Personally, I also feel that Paul Celucci's comments and observations were accurate, and agreeing with him does not in any way, shape or form make me
or any other person who holds a Maple Leaf pasport 'less' of a Canadian, less than patriotic. That is absolutely absurd. This line of thinking is, in my opinion, conducive to the very problems we face as a nation today re global military/peacekeeping capabilities and mandates. I think in many ways that both the Federal government and many Canadians truly have blinders on.
And when the truth, the facts as they are, are presented to us by, God forbid, and American, hackles are raised. This is truly idiotic.
Yes, Canada had an illustrious past in terms of military involvement and superlative peacekeeping campaigns, and we have every right to be justly proud of those acheivements. However, I feel that in many ways, the government and many Canucks are transposing those acheivements from another era into the Canada of 2005 and beyond. Paul Martin's minority government wishes to illuminate Canada as the quintessential role model of
peacekeeing on the world stage - what a joke.

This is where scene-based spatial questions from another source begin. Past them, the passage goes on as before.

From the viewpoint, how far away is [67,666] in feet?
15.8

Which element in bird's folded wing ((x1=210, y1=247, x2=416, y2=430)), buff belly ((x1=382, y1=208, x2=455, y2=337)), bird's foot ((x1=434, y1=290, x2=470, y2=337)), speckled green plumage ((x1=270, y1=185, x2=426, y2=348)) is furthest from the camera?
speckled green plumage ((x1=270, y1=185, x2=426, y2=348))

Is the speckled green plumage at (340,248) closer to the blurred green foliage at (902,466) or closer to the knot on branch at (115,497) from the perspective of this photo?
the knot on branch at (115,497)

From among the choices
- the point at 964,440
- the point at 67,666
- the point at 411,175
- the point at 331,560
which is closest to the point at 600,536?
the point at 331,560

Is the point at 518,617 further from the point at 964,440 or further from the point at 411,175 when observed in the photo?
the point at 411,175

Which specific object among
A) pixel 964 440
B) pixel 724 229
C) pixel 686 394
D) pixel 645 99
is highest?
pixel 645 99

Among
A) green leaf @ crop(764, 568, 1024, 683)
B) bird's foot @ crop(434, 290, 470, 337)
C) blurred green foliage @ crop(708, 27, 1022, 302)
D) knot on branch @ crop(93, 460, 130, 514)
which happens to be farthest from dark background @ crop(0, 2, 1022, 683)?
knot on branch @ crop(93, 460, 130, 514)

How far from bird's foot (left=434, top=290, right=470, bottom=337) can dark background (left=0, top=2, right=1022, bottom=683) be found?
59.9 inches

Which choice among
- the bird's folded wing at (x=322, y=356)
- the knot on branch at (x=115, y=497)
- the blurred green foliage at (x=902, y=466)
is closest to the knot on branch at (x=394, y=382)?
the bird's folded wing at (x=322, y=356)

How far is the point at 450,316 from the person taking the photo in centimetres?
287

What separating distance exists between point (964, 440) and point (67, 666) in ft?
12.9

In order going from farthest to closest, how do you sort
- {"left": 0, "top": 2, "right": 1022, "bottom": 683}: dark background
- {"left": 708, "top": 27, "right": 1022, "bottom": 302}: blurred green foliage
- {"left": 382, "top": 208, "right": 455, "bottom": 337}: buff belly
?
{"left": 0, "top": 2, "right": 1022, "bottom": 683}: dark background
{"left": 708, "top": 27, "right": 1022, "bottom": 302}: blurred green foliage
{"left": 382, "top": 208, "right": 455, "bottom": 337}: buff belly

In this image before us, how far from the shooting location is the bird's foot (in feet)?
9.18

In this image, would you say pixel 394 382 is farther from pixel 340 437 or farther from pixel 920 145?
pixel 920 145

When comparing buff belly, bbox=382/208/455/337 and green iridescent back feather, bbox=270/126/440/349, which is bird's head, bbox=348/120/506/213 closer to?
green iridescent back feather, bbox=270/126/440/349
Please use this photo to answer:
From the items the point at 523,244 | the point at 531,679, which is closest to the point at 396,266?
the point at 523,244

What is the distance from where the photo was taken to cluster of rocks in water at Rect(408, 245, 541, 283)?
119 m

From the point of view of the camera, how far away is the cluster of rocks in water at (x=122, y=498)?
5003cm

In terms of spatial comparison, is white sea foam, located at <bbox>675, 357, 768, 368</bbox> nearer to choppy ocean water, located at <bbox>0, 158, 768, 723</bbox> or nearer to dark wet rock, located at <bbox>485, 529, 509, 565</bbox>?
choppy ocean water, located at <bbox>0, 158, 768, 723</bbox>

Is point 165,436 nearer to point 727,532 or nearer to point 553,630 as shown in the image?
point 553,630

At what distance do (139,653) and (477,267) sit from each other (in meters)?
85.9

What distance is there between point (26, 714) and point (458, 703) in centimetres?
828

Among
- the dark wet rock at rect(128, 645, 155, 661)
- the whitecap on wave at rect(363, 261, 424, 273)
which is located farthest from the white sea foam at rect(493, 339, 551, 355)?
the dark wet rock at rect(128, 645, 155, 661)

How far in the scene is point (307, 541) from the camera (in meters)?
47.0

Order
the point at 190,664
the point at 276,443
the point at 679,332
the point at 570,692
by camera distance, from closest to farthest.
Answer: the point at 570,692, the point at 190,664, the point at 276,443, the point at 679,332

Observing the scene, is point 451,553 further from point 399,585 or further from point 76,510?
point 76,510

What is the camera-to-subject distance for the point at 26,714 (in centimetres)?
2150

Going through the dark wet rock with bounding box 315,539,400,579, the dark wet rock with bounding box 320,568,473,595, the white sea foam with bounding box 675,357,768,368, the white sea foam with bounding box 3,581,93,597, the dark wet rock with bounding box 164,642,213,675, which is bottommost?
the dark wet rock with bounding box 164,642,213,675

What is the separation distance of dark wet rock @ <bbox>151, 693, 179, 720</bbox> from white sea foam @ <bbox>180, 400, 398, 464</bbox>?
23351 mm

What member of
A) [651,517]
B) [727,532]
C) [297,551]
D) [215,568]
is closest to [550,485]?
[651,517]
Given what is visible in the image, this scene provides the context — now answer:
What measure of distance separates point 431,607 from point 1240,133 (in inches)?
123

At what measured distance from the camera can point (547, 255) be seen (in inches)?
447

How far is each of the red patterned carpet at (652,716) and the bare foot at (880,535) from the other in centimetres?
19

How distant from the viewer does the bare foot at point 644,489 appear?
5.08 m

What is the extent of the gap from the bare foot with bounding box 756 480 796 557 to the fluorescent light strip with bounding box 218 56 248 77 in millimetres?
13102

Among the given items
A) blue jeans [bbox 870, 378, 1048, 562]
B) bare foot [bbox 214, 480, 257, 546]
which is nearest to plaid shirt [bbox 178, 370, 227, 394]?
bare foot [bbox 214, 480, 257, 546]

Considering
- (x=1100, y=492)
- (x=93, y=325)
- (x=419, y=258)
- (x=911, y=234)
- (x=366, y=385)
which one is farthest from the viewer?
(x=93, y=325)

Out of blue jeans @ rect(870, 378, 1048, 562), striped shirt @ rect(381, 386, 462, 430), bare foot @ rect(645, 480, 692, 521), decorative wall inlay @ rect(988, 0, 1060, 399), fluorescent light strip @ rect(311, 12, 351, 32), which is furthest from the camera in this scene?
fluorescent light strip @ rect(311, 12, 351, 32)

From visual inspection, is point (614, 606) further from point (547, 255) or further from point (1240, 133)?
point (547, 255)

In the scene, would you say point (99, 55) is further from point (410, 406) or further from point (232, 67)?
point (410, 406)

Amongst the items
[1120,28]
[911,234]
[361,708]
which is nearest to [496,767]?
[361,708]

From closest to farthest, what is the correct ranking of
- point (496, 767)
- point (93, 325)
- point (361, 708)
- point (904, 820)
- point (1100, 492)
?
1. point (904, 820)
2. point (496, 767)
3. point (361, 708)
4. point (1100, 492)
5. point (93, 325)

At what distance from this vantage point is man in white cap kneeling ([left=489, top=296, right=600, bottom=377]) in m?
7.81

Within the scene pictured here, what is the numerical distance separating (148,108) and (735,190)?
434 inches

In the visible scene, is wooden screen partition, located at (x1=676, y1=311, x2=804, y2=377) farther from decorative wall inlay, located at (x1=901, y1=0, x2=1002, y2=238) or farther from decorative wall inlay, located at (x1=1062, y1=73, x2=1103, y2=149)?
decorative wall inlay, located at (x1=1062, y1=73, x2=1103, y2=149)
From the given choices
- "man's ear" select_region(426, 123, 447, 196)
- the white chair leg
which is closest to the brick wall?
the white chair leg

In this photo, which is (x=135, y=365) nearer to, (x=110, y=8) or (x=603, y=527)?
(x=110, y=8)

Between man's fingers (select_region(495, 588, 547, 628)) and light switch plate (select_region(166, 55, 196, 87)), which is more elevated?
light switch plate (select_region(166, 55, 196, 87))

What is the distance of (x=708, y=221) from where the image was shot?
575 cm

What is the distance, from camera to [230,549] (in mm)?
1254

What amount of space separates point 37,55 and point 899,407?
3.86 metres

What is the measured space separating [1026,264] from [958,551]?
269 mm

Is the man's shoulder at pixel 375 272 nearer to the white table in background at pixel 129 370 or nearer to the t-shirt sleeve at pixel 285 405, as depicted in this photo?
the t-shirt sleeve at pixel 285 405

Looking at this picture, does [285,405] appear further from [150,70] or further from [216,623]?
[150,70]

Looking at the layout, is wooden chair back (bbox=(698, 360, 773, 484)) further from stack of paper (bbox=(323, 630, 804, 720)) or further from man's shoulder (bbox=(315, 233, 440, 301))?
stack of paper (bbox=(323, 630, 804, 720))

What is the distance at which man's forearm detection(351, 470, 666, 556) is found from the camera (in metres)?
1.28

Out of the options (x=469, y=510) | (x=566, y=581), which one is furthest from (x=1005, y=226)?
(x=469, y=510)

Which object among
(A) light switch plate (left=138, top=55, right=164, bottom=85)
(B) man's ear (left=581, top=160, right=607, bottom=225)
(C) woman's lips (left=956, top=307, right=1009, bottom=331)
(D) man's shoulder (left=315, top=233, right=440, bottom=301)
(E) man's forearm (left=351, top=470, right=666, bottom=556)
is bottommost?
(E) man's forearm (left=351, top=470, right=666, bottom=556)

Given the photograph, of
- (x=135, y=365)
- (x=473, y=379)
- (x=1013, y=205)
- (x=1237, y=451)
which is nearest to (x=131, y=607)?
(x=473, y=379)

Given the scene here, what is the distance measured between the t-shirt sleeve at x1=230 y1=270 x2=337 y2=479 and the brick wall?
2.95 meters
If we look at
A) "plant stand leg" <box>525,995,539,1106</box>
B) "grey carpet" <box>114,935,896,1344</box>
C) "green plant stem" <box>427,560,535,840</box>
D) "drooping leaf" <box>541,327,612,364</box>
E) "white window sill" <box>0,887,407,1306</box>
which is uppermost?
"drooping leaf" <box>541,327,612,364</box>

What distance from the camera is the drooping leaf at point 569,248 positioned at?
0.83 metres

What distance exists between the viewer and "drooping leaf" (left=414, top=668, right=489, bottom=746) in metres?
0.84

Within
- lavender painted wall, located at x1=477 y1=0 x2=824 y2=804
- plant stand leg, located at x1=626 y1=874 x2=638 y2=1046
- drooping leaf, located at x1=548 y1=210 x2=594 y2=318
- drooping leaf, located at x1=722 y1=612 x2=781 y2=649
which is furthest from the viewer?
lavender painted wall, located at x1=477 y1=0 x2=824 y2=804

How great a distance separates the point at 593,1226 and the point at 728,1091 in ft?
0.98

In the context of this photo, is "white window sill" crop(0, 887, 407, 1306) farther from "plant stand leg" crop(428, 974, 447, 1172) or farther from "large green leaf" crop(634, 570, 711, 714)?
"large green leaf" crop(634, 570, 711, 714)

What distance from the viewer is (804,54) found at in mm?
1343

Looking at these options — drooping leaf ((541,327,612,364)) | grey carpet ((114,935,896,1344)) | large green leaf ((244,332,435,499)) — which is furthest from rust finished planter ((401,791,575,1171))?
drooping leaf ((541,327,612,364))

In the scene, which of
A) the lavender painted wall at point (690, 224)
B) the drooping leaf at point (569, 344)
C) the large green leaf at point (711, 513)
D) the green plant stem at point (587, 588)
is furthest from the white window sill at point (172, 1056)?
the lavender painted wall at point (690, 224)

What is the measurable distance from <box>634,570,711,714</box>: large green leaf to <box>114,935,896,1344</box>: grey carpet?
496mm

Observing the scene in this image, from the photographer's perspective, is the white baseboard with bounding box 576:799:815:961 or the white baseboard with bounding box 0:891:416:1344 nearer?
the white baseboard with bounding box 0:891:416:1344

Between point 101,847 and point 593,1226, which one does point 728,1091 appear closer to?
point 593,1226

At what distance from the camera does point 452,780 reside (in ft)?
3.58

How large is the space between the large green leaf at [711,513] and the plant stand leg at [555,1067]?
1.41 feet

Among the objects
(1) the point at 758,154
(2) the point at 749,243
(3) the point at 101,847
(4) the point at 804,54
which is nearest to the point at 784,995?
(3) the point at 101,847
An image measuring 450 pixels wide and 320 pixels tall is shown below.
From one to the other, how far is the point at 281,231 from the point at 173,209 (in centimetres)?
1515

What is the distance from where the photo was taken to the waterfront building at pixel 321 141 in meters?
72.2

The government truly believes that the military infrastructure currently in place is apt and will serve the needs as they so arise.
I concur with those who pointed out, as an example, the horrific Tsunami disaster in southeast Asia, and Canada's subsequent poor response to the immediate, urgent needs of Sri Lanka, Indonesia and Thailand, mostly in regards to the implementation of the Canadian D.A.R.T. As we all know, the Government pointed out the fact that D.A.R.T was not implemented because we were not called upon by the Sri Lankan government to come to their aid? Bullshit. I find that an insult to my and every other Canadian's intelligence. Correct me if I am wrong, but since when does a nation wait to be 'invited' to respond to a major disaster, when minutes and days mean countless more lives lost? And while I'm ranting on about this, I still cannot comprehend the fact that Paul Martin elected to remain in Morocco during the critical days following the Tsunami disaster. Some may argue this is a moot point, but I respectfully disagree.
But of course, Ottawa didn't, and does not see the Tsunami ill response in that light. In their collective eyes, we are still a strong and viable player on the world stage. Yeah, right.
Paul Celluci held up a figurative mirror to the Canadian people, who in turn did not wish to see the image which was reflected. That's not only sad, it's pathetic.